Palantir Technologies (PLTR, Financial) lit the house on fire in 2020 after its post-IPO surge. However, the stock has shed most of its gains in the past 18 months, labelling it as one of the worst risk/return stocks on the market.
Wall Street's take forms an interesting juxtaposition with the way investors seem to be scorning the stock, as demonstrated by the selloff. While its government contracts are promising, the company is not yet profitable, and the human rights issues posed by some of its operations don't do it any favors in terms of popularity.
Raymond James initiates coverage
Recently, Raymond James decided to initiate coverage on Palantir and assigned a $20 price target. According to Brian Gesuale, who is the Raymond James analyst that covered the stock, Palantir is a "cultural unicorn" with a stronghold in a mega addressable market with potential for growth.
In a recent note, Gesuale said: "The company then nearly doubled its revenue from 2018 to 2020, crossing the billion dollar sales mark, and we believe the company will nearly double again and flirt with the $2B revenue mark in 2022."
Bank of America's upbeat tone
Earlier this month, Perez Mora of Bank of America stated his opinion that Palantir would likely benefit from the U.S. government's increased usage of the company's facial recognition technology.

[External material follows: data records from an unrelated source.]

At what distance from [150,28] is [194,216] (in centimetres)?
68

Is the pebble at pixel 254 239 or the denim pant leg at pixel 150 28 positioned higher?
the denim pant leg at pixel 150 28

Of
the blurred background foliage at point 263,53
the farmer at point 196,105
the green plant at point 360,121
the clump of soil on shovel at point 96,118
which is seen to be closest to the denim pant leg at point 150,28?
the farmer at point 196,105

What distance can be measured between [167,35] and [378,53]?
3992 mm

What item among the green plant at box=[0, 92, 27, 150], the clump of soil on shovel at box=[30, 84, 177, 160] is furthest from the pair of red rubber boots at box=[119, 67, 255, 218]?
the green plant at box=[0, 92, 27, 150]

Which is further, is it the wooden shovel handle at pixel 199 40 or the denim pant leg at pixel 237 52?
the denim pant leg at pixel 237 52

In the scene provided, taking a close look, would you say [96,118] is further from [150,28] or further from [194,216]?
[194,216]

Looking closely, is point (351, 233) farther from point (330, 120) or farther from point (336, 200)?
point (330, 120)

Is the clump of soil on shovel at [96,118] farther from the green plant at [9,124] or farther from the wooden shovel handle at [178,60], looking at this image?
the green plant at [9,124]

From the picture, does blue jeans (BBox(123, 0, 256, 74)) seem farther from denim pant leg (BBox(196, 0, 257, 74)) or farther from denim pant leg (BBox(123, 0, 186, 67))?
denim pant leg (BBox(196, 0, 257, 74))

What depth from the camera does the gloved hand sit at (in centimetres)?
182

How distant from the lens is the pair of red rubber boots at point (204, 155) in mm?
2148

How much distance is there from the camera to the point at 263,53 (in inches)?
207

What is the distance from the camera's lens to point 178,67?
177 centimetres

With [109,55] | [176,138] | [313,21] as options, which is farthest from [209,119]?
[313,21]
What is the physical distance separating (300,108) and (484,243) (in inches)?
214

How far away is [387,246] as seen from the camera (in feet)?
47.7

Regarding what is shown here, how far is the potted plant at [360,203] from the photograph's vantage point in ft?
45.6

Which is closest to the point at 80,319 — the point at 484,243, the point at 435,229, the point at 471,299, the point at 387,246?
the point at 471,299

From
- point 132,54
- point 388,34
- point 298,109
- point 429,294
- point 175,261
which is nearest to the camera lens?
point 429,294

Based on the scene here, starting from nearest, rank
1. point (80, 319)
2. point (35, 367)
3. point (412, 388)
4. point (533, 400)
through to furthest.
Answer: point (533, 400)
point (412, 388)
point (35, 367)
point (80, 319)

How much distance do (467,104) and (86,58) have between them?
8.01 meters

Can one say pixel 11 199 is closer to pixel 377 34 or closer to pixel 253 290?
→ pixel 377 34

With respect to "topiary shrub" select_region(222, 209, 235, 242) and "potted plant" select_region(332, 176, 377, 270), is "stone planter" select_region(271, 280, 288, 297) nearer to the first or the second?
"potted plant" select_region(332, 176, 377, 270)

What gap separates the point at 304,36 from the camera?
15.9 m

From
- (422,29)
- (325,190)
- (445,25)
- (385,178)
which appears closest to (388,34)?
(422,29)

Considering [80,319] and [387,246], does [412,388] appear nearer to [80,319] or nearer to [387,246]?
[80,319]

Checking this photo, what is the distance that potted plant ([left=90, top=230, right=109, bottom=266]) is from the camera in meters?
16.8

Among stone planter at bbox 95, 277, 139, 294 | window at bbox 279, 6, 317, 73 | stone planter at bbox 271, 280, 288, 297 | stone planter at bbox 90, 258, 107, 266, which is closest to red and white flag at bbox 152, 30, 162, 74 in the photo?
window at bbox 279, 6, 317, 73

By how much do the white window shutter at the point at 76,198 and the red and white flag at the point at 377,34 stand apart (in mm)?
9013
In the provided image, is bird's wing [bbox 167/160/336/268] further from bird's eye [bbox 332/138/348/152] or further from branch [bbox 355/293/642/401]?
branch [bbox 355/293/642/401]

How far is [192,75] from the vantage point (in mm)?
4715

In addition, Mora noted that the company's foundry business provides granular access controls, oversight of data usage and secure cross-agency collaboration, which has been proliferated by the fact that the company has provided transparency on the software.
Bank of America places a modest $13 short-term price target on Palantir, which, if captured, could present investors with approximately 25% in upside.

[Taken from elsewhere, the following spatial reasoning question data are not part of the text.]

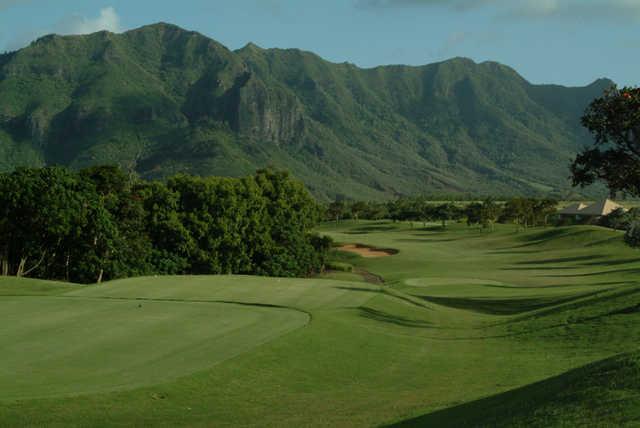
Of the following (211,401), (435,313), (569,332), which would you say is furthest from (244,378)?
(435,313)

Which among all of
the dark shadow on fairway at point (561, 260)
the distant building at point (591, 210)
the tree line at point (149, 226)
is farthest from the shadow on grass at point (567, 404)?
the distant building at point (591, 210)

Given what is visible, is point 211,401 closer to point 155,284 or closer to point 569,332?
point 569,332

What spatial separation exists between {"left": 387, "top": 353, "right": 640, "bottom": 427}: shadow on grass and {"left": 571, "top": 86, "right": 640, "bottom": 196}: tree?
13217 mm

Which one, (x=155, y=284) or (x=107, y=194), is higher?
(x=107, y=194)

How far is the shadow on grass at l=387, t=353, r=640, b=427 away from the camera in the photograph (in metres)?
8.82

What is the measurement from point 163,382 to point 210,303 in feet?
33.7

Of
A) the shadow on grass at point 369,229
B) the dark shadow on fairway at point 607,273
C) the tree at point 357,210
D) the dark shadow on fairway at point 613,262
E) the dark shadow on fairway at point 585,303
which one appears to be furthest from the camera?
the tree at point 357,210

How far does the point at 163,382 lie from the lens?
553 inches

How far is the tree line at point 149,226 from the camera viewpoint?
152 ft

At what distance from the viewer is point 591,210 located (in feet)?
405

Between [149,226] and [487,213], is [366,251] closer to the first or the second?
[487,213]

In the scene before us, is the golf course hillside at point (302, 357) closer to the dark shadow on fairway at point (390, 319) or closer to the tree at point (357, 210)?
the dark shadow on fairway at point (390, 319)

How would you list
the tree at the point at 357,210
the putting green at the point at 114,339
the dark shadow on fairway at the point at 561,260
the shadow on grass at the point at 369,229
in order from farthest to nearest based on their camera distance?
1. the tree at the point at 357,210
2. the shadow on grass at the point at 369,229
3. the dark shadow on fairway at the point at 561,260
4. the putting green at the point at 114,339

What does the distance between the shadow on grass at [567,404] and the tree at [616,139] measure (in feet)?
43.4
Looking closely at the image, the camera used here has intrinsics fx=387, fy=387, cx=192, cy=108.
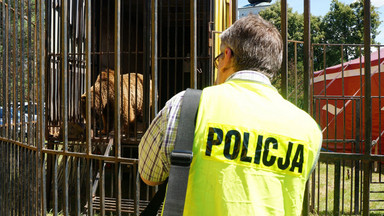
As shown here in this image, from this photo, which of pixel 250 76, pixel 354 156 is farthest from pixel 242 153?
pixel 354 156

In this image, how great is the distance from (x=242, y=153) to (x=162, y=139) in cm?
34

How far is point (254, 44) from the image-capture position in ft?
5.30

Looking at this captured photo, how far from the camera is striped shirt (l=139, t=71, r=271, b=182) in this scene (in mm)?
1577

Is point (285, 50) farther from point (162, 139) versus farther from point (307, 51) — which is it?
point (162, 139)

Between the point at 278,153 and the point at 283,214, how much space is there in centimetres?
26

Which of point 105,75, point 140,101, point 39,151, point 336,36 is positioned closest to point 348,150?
point 140,101

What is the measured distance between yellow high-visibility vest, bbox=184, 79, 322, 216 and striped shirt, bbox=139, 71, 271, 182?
10 centimetres

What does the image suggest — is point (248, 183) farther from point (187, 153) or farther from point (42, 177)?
point (42, 177)

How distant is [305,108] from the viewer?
2232 mm

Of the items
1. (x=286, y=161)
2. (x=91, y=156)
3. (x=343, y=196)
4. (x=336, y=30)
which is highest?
(x=336, y=30)

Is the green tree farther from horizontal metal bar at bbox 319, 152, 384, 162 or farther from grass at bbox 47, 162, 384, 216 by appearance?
horizontal metal bar at bbox 319, 152, 384, 162

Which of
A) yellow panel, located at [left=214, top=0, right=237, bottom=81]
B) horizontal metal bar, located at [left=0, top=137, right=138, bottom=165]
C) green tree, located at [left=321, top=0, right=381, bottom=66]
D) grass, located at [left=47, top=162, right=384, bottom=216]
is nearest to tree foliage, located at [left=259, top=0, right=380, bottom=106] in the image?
green tree, located at [left=321, top=0, right=381, bottom=66]

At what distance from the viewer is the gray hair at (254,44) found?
1621 millimetres

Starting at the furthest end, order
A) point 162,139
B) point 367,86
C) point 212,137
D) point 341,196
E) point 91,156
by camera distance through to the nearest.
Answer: point 341,196, point 91,156, point 367,86, point 162,139, point 212,137
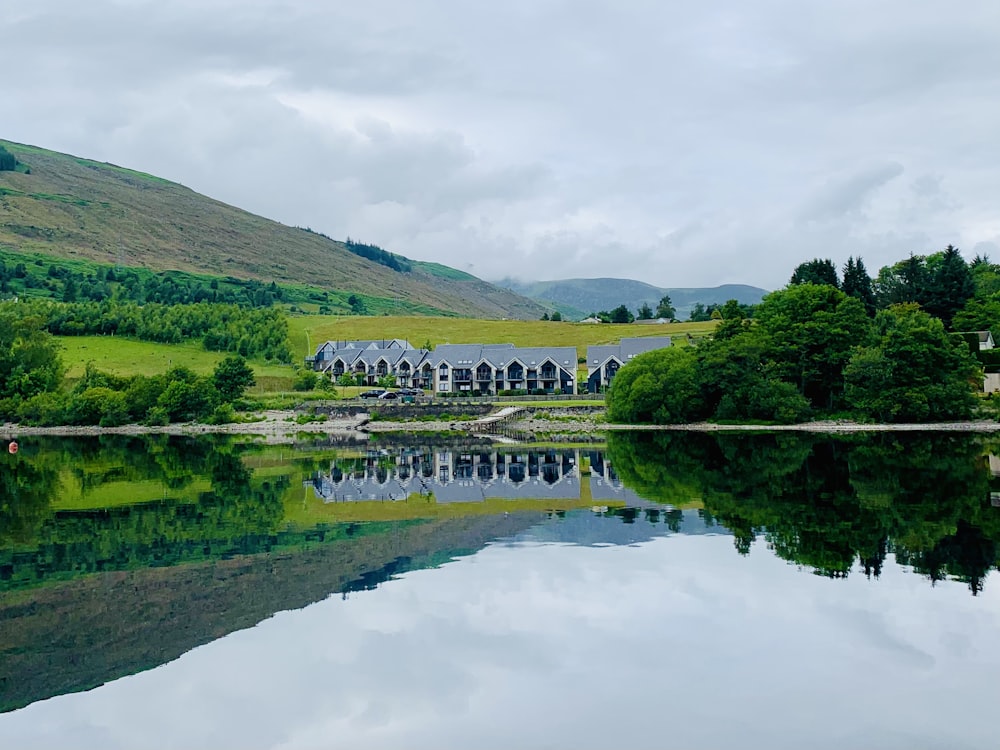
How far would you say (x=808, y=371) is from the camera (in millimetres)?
66000

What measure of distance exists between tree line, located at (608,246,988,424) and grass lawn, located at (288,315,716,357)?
122 ft

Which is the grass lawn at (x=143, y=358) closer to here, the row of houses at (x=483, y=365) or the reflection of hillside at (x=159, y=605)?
the row of houses at (x=483, y=365)

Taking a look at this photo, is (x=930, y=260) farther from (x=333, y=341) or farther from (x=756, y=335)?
(x=333, y=341)

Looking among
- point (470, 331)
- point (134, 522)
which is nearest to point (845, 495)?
Answer: point (134, 522)

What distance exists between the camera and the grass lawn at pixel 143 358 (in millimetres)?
94938

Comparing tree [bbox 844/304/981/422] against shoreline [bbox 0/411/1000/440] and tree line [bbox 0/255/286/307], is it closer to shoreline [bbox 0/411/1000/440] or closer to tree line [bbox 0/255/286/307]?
shoreline [bbox 0/411/1000/440]

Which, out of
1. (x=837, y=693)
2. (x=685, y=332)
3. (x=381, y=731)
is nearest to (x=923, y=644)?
(x=837, y=693)

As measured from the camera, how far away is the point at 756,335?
69.1 meters

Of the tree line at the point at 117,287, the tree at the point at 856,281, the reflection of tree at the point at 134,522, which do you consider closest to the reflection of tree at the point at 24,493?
the reflection of tree at the point at 134,522

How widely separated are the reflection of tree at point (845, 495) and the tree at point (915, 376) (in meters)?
9.85

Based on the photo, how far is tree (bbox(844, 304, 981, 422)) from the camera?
2361 inches

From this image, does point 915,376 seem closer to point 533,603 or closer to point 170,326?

Although Wall Street seems bullish on Palantir, the stock exhibits a few valuation concerns, which the growth trajectory can't necessarily justify. For instance, Palantir is trading at more than 12 times its sales with a negative earnings yield.

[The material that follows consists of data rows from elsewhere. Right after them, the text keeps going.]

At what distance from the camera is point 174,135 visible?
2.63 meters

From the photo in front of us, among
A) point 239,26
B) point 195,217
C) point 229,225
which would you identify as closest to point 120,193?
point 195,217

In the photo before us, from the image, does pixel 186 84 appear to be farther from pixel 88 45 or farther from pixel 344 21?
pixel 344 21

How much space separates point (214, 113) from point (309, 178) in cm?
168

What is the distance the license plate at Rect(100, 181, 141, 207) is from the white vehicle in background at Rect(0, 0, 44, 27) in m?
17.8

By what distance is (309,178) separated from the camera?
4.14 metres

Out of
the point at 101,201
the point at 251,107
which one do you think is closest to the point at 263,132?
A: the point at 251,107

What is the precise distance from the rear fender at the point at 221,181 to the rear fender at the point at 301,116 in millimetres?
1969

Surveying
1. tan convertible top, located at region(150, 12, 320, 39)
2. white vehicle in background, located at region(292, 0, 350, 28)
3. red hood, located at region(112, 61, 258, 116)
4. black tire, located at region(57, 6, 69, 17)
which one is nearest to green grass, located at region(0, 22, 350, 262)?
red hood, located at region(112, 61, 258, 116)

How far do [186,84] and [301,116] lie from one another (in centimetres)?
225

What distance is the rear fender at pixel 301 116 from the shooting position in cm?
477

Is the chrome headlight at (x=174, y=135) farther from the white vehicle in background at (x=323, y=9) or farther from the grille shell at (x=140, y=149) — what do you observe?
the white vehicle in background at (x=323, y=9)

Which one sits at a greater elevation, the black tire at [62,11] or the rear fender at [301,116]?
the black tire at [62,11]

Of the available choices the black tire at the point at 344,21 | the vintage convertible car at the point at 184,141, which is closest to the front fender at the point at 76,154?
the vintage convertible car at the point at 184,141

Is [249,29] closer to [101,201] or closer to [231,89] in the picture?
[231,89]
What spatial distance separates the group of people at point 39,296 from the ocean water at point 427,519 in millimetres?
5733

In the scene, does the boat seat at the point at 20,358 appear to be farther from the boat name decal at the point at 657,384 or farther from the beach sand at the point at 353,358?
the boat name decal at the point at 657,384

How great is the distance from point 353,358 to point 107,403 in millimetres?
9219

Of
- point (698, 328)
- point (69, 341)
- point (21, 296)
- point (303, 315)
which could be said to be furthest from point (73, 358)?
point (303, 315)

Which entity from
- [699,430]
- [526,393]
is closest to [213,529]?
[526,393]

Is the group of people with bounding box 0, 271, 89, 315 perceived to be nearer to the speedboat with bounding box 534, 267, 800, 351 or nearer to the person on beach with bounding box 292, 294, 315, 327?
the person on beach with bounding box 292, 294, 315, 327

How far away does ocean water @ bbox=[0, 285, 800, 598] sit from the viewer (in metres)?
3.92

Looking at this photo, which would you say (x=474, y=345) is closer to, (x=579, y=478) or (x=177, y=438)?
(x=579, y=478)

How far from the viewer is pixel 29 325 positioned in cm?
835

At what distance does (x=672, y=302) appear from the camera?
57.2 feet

Furthermore, although Palantir's top-line growth has shined in the past year, growing by 36.73%, the company is struggling to provide its shareholders with value as its Ebitda has receded by a phenomenal 72.36% in the past year.
Moreover, Palantir is still fighting for market position as it only holds down roughly 1.31% of the data and analytics market, meaning that it's likely to spend excessively in the coming years to enhance its market presence, which could, in turn, erode investors' value even more.